As I was reading this week’s lessons, I was struck by how much we have heard from Peter these last few weeks.  He was at the Transfiguration of Jesus, he walked on water for a few steps, he recognized Jesus as the messiah and was told that he would be the foundation of the church.  Then we get to today, and he is rebuked by Jesus as though he were a demon.  He wanted Jesus to be safe from the harm that was coming to him; yet if Jesus accepted Peter’s way, the more human way, he would not be aligned with God’s will.  

That had to be really hard for Peter to hear.  It’s hard to hear today.  Jesus does all this talk of cross bearing, and I am certain that it wasn’t lost on Peter that day, that bearing a cross led to certain death.  So it’s no wonder why he tried to persuade Jesus to find some other way.

Jesus is nothing, if not single minded and committed to the plan as he understood it.  And now, instead of parables about how to minister to others, Jesus begins the difficult work of preparing the disciples for his imminent death. No wonder Peter was hoping for a different plan; Jesus’ current plan meant sure and certain death. 

And yet… Jesus rebukes Peter for wanting the easy way out.  I’m sure Jesus would have given much to take the easy way out himself, but he doesn’t.  He continues on the way to a certain and painful death.  A death for the life of the world.  

Jesus offers us a similar path.  Taking up one’s cross is not an easy path to take, and yet it is exactly what we promise to do in our baptism.  Everytime we take up our cross to follow Jesus, something in us dies, just as we die to sin in baptism. I think people often misuse the phrase of taking up one’s cross to mean something that is about the person in question.  I don’t think that’s what Jesus meant.  I think cross bearing has nothing to do with us as individuals and everything to do with the kingdom of God.  I’m not even sure it’s possible to carry a cross for ourselves.  Sure, we all have pain and sorrows which hurt deep within us, some so painful and deep we cannot share them with others.  But we have to remember that Jesus did not carry his cross for himself; he carried it on behalf of Peter and on behalf of all of us.  And maybe somewhere in the depths of his soul, Peter knew that was what Jesus was doing; perhaps he was trying to stop Jesus because he didn’t feel worthy.  He certainly said he wasn’t on at least one occasion. Whatever his reason, Peter had trouble accepting a messiah like Jesus.  A messiah who leads all of his disciples to the cross.  That is the place where the suffering of humanity joins the suffering of Jesus.  It is there at that cross where we find God in the midst of all suffering.

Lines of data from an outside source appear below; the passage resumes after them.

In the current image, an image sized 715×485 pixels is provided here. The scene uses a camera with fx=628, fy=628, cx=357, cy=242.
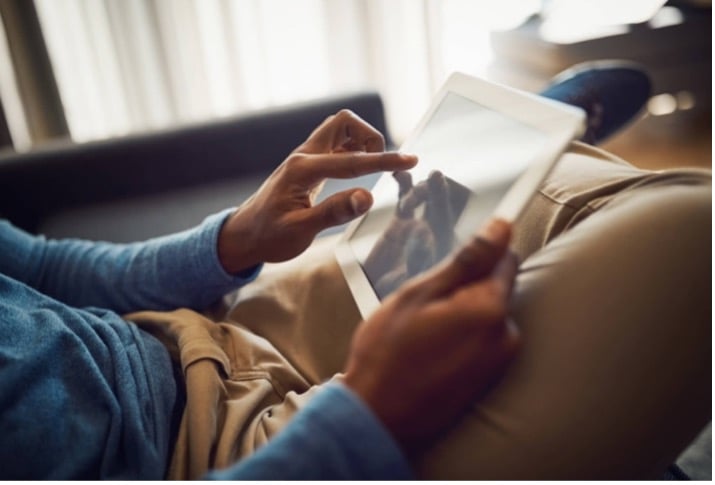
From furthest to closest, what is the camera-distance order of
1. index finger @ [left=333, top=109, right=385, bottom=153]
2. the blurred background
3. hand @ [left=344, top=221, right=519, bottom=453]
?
the blurred background, index finger @ [left=333, top=109, right=385, bottom=153], hand @ [left=344, top=221, right=519, bottom=453]

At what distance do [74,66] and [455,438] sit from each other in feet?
6.07

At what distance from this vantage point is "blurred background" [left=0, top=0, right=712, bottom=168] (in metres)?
1.77

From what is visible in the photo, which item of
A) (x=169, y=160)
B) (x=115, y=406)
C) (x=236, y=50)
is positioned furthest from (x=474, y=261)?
(x=236, y=50)

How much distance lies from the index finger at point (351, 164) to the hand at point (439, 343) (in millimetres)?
248

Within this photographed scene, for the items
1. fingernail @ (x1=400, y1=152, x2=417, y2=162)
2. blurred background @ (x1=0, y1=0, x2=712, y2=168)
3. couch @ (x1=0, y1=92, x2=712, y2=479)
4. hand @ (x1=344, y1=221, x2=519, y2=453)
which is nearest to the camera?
hand @ (x1=344, y1=221, x2=519, y2=453)

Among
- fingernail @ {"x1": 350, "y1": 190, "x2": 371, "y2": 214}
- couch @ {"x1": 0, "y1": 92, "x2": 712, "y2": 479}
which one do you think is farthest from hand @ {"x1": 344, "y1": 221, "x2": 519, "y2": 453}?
couch @ {"x1": 0, "y1": 92, "x2": 712, "y2": 479}

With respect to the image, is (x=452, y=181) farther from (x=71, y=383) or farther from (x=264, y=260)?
(x=71, y=383)

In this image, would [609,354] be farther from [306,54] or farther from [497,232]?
[306,54]

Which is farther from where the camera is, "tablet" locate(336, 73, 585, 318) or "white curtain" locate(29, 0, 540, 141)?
"white curtain" locate(29, 0, 540, 141)

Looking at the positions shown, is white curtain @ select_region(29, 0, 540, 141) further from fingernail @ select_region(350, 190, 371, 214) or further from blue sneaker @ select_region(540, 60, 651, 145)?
fingernail @ select_region(350, 190, 371, 214)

I don’t blame Peter. His reaction was one of love even if it was misguided.  But Jesus calls him back into the place of the cross; it is upon Peter the rock that the church is built. And we know that Peter did in fact grow into his role as a disciple and evangelist.  And, we grow too; if ever we think that Jesus is done asking us to carry the cross, well, think again.  There is always someone who needs our help; someone who’s suffering is ours to carry and ours to help alleviate.  Every time we are asked to lift a cross, part of us dies; and we are changed, evermore becoming more like the one whom we serve, Jesus of Nazareth. If we open our hearts and our eyes to God’s Holy Spirit we can see the cross of Jesus being lifted high in big and small ways.  Here are some pictures; a disabled child unable to open his milk container in the school cafeteria.  Many days his milk is taken by other kids whom his teacher is too busy to see. But the custodian sees.  And every morning from then on, that custodian makes sure that child gets to drink his milk.  Making himself unpopular with the other kids.

A homeless person is sitting under a tree in front of a fast food restaurant when suddenly someone about to go order some food asks them if they can buy them a meal.

A young mother has to put back some groceries because she doesn’t have enough money; a person in the line says they will purchase her groceries.

There are so many ways for us to be cross bearers for the sake of others.  What we need to do is what Jesus did; we need to actually see those who are in front of our eyes; we need to listen to what they need, and then we need to act in small ways and sometimes in big ways.  Are we carrying the cross for another or are we trying to explain it all away? If we pray and if we ask to see, we will find where it is we are being called to lift the cross.  Just be ready.  It’s not easy, but Jesus will be there.  Wherever there is suffering of any kind, that is where we will find him.